For more than
10 years physiotherapy researchers such as David Butler, Louis Gifford, Lorimer Moseley, and Michael Thacker, perhaps influenced by the intellectual courage of pain neuroscientist Patrick Wall, have encouraged physiotherapists to adopt a new paradigm for understanding pain. The tissue-injury model becomes redundant when we consider situations where pain is experienced in the absence of tissue damage, or when an individual does not perceive pain despite frank tissue damage. A paradigm that emphasises neural structure and function learn more is overwhelmingly supported by 21st century pain neuroscience and the myriad of clinical presentations of patients suffering pain. This model does not ignore tissue-based pathology but accepts that nociception associated with tissue damage is modifiable at the periphery, at selleck the spinal cord and in the brain. Major advances have been made in our understanding of pain in the past 40 years. The historic gate control theory was a key development in the understanding of pain as a multidimensional experience.

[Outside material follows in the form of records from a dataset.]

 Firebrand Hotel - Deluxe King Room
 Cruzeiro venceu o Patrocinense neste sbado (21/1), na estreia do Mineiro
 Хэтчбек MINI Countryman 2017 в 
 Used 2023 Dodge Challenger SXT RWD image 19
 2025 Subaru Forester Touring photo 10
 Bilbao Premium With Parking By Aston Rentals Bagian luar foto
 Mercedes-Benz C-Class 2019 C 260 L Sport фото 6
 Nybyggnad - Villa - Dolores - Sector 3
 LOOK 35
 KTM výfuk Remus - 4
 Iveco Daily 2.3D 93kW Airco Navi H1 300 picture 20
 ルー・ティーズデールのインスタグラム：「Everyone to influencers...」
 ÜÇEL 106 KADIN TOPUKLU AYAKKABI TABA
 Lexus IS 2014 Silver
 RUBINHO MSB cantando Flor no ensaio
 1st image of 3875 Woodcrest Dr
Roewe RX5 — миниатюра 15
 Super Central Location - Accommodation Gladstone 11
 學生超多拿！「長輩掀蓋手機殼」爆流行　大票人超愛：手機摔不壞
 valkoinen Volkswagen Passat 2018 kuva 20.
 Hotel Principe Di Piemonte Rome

It revealed that not only are afferent nerve impulses modulated in the spinal cord, but also that it is possible for regions of the brain that regulate attention, emotion, and memory to exert control over sensory input (Melzack and Wall 1965). Transcutaneous electrical nerve stimulation (TENS) has subsequently been used by physiotherapists to modify the pain experience. Physiotherapists may give a variety of responses if asked how TENS modifies the pain experience. A common response might be that by stimulating the large A-beta mechanosensory fibres, nociceptor transmission Metalloexopeptidase is inhibited at the dorsal horn of the spinal cord. A more thorough explanation might include that the prolonged stimulation by TENS causes the release of endorphins, resulting in a systemic analgesic effect (Watson 2008). An additional explanation is that if the person is given control of the TENS unit, this will increase their perceived control of their pain, reduce the threat value of pain, and modulate their pain experience. Indeed, from
our current understanding of pain neuroscience, this may be the most important mechanism of pain modification that TENS offers. Although we hope all physiotherapists would respond with all this information, we recognise that this may not be the case. Research using the Pain Education Survey suggests that physiotherapy programs have a greater amount of pain education than other health professions. In the UK, the median amount of pain education for all health disciplines is 12 hours (range 2–158) but physiotherapists have 38 hours (range 5–158), three times that of medical students (Briggs et al 2011). Similarly, in Canada, physiotherapists receive an average of 41 hours (range 18–69) of pain education, compared with 16 hours (range 0–38) in medicine (Watt-Watson et al 2009).